[What the task requires] Pull out each line of the entries below that contains the word "back". Case counts.

[Raw records]
....................

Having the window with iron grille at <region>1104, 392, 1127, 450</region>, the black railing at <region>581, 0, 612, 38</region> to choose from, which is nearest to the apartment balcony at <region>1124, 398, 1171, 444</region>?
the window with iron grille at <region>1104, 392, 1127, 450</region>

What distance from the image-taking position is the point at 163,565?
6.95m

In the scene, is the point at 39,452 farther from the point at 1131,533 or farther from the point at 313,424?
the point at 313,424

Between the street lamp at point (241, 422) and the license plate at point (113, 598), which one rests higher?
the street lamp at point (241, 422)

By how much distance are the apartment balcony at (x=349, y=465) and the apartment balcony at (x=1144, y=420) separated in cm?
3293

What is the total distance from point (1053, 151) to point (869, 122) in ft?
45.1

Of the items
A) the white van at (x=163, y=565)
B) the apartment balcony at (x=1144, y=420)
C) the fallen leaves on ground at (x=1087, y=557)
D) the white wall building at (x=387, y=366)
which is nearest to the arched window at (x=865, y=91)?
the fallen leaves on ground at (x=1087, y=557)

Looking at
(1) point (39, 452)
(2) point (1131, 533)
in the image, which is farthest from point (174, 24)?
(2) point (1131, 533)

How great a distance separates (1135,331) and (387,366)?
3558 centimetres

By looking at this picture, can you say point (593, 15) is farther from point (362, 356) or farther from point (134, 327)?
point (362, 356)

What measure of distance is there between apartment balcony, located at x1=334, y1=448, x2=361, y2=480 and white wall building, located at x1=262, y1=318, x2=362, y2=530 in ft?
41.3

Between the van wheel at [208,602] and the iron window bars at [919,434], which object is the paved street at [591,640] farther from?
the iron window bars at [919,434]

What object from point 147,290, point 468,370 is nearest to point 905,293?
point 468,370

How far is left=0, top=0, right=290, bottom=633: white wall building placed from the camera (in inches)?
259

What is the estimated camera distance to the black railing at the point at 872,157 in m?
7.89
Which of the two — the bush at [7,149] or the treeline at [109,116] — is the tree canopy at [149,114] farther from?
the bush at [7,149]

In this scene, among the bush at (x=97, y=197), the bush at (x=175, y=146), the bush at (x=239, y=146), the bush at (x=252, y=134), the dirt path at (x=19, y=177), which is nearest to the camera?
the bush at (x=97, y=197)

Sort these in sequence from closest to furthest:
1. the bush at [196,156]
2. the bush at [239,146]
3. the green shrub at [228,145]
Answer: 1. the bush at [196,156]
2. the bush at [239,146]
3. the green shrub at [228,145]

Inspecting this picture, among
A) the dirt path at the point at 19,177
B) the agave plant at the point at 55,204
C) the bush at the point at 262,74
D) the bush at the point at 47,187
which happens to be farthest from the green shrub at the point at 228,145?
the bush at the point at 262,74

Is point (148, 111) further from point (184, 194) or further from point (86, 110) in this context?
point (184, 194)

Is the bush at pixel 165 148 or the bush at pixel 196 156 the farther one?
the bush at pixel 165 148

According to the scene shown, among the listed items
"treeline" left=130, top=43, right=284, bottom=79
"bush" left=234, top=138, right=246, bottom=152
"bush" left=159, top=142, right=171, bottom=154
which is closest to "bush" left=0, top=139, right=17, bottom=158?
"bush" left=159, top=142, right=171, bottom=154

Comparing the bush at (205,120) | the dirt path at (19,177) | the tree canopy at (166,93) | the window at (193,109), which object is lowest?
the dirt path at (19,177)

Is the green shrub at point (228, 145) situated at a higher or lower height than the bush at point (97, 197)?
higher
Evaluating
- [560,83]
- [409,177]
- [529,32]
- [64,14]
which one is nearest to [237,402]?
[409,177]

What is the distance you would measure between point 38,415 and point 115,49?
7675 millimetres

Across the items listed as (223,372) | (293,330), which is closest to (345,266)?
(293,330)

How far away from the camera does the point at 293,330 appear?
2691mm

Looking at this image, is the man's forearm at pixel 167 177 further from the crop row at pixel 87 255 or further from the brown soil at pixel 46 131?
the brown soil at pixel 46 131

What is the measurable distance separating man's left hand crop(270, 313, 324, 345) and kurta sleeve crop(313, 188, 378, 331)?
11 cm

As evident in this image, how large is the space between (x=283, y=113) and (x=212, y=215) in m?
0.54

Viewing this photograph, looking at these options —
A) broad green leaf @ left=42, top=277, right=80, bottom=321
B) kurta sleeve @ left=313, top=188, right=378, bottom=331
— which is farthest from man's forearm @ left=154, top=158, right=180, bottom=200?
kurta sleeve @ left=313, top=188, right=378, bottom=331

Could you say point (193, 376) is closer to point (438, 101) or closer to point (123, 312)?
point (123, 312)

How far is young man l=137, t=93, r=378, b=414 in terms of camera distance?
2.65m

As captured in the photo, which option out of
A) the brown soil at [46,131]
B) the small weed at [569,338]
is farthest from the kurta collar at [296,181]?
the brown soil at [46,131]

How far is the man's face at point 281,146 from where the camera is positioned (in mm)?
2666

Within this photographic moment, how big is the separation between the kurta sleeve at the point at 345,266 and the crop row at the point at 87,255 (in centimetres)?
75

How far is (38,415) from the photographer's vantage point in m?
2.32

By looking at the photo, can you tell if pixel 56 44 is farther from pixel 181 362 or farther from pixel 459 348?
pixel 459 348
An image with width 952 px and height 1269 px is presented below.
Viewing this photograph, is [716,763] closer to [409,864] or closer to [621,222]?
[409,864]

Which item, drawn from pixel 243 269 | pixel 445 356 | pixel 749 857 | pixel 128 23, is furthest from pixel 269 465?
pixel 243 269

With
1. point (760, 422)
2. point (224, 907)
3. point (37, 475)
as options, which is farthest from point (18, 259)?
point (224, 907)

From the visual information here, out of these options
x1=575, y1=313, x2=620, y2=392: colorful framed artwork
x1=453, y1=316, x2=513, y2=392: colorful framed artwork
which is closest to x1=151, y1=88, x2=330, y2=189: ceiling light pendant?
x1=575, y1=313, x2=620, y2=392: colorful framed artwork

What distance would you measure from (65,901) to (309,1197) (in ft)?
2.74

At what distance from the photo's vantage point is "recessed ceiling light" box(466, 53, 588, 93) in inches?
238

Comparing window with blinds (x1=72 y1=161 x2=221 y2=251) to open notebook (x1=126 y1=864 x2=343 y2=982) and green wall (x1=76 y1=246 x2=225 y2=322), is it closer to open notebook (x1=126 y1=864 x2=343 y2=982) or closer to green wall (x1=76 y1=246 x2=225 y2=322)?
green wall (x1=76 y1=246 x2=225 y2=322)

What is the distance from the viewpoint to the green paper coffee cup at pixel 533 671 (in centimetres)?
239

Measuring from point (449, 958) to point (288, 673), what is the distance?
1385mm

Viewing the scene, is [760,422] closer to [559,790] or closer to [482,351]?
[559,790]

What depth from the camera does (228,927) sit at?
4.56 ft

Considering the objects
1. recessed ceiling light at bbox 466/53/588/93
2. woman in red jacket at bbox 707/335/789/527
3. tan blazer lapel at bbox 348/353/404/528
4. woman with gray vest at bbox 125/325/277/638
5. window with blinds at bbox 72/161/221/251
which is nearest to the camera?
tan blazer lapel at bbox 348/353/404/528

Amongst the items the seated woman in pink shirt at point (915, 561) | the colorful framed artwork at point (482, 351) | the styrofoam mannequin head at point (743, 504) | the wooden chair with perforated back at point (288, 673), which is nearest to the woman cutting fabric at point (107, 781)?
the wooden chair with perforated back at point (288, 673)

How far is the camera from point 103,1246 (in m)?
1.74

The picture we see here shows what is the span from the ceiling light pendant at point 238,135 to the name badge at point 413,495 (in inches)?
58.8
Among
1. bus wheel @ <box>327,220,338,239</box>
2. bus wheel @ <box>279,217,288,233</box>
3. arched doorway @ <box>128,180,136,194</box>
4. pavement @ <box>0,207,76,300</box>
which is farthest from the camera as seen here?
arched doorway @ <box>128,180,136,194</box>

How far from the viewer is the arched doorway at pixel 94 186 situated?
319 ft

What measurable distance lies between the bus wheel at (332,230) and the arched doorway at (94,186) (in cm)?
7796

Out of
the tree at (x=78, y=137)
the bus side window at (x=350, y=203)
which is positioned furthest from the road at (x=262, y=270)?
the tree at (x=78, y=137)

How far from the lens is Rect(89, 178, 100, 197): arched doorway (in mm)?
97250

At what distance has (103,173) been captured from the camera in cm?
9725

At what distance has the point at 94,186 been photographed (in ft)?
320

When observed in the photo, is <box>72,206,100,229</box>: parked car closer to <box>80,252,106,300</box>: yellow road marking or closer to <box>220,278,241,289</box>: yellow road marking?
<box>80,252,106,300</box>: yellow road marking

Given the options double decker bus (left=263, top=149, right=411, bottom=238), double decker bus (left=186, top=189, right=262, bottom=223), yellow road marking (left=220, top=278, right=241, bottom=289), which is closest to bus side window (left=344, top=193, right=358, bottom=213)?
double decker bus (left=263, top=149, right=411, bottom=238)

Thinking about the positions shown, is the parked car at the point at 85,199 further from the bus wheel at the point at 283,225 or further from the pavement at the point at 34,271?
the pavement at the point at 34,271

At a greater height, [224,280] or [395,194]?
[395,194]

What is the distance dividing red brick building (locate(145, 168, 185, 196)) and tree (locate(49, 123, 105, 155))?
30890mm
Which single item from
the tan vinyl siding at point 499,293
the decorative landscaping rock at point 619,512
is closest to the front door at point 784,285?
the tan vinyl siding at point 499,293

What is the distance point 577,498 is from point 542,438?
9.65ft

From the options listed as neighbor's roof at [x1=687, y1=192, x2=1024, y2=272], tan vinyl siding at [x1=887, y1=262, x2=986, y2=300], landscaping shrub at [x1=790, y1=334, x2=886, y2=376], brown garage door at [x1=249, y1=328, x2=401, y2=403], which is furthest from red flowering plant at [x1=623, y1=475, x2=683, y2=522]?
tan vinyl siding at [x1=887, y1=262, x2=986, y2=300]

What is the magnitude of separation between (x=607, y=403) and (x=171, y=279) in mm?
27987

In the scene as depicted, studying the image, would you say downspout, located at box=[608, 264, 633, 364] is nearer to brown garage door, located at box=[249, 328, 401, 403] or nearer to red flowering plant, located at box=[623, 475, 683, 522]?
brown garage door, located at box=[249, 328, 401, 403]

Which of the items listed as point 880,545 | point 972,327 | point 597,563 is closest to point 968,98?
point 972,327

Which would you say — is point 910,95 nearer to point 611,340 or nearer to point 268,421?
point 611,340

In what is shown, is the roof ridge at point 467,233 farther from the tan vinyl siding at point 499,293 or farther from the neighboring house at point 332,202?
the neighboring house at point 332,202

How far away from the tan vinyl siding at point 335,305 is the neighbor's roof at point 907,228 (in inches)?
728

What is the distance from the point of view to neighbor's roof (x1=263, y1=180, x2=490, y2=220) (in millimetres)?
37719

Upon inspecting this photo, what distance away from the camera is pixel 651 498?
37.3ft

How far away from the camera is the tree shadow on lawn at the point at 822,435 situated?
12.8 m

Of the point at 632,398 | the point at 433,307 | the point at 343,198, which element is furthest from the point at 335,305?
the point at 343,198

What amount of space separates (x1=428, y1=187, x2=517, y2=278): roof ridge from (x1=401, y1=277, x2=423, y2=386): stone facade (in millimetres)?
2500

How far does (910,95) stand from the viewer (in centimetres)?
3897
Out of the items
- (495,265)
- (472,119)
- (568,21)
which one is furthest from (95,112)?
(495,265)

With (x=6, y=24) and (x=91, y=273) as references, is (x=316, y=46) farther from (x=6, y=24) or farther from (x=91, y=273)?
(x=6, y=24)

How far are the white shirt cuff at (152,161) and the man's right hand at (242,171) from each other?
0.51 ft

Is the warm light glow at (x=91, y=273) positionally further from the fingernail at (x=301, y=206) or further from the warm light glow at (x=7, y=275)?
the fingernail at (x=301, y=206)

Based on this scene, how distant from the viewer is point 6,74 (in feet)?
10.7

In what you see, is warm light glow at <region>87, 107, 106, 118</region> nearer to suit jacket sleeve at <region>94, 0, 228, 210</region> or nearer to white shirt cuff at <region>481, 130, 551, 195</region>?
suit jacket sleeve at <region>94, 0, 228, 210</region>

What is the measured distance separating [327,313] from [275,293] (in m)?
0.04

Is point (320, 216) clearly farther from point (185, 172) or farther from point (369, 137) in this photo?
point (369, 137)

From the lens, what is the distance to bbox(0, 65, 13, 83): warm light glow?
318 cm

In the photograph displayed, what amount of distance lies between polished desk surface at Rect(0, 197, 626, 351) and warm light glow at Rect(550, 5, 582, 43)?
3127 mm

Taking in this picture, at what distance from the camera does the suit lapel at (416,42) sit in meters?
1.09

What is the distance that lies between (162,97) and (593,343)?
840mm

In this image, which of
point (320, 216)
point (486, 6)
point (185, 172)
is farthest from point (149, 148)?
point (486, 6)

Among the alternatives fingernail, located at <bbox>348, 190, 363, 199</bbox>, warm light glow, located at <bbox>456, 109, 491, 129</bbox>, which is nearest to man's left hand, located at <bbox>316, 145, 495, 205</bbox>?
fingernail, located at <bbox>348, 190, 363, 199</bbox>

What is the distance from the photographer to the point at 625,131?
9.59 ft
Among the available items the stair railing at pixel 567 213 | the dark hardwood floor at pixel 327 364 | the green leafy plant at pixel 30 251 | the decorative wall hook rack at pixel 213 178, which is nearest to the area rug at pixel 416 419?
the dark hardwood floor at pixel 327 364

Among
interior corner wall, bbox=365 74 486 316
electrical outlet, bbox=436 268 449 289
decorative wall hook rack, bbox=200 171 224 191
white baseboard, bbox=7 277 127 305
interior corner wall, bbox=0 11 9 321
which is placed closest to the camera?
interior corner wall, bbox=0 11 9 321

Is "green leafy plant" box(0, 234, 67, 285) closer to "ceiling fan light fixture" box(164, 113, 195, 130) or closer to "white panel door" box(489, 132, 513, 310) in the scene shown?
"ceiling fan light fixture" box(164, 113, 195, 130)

....................

[The answer]
Amongst the items the seated woman in pink shirt at point (915, 561) | the colorful framed artwork at point (482, 351) | the styrofoam mannequin head at point (743, 504) | the wooden chair with perforated back at point (288, 673), which is nearest to the woman cutting fabric at point (107, 781)?
the wooden chair with perforated back at point (288, 673)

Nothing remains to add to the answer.